Just try the input/output. (I dont have any pascal compiler, so I dont know whether the set helps you or not...)

Input:

Code: Select all

1
AC BD down
AC EF down
A F even

Output:

Code: Select all

C is the counterfeit coin and it is light.

Hope it helps.

[algoJo]

can anybody give me some critical I/O?
I've checked my program with the input in this board and it gives the same result ...
here's the sample of my input:

Code: Select all

input:
7
ABC DEF even
GHI JEF even
K EF up
ED FG even
AB CI down
A D down
ED FG even
AB CI down
D A up
ED FG even
CI AB up
A D down
ED FG even
AB CI up
D A down
ED FG even
CI AB down
A D up
AC BD down 
AC EF down 
A F even

Code: Select all

output:
K is the counterfeit coin and it is heavy.
A is the counterfeit coin and it is light.
A is the counterfeit coin and it is light.
A is the counterfeit coin and it is light.
A is the counterfeit coin and it is heavy.
A is the counterfeit coin and it is heavy.
C is the counterfeit coin and it is light.

[Jan]

Your outputs are correct.
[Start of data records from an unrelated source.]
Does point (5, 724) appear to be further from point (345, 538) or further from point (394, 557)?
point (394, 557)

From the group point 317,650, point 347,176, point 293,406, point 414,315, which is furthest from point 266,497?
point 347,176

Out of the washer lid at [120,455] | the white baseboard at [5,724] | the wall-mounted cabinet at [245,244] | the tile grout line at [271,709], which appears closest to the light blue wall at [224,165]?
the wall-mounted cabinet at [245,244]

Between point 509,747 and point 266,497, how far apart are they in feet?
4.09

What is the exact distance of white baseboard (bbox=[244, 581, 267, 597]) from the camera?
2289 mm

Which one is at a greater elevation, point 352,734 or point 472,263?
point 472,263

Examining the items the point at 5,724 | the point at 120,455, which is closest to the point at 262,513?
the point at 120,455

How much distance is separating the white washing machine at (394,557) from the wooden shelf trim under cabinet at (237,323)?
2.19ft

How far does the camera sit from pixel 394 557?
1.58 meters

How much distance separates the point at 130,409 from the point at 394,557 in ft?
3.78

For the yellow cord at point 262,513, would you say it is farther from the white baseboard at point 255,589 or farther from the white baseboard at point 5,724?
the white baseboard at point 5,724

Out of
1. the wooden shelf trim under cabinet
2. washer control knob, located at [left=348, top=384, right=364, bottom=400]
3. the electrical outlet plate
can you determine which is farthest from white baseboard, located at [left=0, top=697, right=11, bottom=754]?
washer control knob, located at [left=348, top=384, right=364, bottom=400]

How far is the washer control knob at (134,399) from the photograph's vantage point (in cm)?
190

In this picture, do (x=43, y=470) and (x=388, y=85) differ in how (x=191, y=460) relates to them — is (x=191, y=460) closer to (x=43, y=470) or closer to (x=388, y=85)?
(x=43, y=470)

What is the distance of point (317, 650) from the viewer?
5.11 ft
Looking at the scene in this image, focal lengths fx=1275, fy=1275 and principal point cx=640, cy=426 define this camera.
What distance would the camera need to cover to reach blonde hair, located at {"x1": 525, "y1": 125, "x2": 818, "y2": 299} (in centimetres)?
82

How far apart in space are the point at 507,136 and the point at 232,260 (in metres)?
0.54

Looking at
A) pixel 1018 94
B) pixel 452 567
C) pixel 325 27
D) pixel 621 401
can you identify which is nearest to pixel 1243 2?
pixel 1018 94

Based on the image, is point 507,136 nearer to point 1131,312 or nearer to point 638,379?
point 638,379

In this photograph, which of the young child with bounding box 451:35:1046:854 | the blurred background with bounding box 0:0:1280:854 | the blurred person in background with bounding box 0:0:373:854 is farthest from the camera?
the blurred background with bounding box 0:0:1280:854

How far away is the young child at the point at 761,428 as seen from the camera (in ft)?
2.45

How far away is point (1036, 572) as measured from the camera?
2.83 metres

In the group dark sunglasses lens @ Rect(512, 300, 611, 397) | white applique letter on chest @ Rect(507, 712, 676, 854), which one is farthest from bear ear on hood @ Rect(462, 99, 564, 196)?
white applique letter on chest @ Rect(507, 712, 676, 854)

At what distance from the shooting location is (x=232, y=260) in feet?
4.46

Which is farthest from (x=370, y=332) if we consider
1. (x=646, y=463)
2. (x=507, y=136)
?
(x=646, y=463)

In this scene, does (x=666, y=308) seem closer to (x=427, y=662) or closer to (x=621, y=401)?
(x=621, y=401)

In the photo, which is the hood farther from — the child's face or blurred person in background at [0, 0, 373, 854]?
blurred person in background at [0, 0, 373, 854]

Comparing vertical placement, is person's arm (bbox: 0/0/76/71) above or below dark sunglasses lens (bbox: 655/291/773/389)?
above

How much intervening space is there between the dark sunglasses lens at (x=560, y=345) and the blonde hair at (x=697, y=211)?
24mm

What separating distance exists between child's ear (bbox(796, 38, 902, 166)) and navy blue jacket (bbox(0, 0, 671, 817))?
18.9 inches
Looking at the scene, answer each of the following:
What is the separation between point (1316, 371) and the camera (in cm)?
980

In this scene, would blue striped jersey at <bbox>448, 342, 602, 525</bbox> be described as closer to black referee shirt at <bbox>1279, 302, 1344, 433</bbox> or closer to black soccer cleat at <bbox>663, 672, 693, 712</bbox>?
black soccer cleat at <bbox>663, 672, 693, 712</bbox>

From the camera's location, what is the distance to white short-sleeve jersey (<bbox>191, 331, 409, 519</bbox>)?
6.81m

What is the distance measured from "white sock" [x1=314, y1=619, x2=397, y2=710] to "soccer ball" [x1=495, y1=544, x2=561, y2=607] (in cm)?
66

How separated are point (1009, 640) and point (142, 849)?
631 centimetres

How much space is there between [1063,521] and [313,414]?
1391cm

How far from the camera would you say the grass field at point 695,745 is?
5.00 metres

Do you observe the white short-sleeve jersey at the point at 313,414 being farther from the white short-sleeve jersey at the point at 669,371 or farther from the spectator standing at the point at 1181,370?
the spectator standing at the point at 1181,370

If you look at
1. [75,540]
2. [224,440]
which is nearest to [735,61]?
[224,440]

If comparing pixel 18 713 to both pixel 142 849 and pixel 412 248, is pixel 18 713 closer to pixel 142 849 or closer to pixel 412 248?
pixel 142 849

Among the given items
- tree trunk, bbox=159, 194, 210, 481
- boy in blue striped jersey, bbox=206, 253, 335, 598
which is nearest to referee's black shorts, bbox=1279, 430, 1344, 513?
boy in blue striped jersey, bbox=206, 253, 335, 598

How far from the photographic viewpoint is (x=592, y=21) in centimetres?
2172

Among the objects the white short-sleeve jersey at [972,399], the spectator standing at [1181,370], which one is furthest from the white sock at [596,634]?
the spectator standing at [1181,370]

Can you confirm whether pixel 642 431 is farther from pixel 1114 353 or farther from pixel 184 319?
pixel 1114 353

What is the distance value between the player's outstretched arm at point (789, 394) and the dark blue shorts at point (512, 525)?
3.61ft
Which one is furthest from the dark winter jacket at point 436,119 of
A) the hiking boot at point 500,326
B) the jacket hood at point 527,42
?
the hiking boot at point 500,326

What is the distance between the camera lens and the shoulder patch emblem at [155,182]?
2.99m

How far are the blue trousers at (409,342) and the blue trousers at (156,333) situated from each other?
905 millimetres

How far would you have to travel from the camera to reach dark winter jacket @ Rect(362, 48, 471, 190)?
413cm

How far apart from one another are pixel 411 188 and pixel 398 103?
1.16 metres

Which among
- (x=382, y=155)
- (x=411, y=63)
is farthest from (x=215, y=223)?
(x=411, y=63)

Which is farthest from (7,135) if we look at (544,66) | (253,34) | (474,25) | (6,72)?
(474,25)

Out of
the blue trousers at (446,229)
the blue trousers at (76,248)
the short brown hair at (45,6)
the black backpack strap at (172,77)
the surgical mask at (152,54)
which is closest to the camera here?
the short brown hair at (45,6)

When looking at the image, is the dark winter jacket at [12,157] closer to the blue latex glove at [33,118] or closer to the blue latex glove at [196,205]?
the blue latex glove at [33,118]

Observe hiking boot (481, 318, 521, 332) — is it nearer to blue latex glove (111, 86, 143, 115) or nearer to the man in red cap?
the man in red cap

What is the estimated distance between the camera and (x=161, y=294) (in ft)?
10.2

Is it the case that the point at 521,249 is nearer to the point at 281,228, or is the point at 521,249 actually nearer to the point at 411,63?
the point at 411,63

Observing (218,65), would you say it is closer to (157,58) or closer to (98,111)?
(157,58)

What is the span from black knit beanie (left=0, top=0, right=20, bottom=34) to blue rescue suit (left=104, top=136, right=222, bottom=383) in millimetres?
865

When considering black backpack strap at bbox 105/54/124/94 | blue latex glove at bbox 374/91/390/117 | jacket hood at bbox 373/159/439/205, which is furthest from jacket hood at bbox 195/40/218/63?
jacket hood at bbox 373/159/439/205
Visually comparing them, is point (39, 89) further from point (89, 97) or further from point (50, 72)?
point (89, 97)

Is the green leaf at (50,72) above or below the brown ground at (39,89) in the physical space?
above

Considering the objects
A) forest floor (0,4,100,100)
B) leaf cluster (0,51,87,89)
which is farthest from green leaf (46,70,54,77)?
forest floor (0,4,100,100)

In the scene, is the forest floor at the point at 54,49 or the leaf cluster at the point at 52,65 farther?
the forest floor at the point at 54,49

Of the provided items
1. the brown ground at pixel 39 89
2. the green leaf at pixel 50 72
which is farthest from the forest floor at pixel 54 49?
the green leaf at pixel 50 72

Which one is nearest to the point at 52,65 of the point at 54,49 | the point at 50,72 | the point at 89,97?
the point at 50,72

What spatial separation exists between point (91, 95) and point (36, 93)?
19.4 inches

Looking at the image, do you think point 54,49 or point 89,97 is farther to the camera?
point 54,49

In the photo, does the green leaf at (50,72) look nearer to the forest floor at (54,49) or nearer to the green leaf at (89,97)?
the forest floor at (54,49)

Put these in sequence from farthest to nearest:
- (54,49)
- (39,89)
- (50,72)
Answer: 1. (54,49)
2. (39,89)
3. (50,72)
Check the samples...

Input:

Code: Select all

3
IJK ABC even
C L even
L F up
IJK ABC even
C L even
L F down
ABCDE FGHIJ even
EIL ADJ down
K J even

Output:

Code: Select all

F is the counterfeit coin and it is light.
F is the counterfeit coin and it is heavy.
L is the counterfeit coin and it is light.

Hope these help.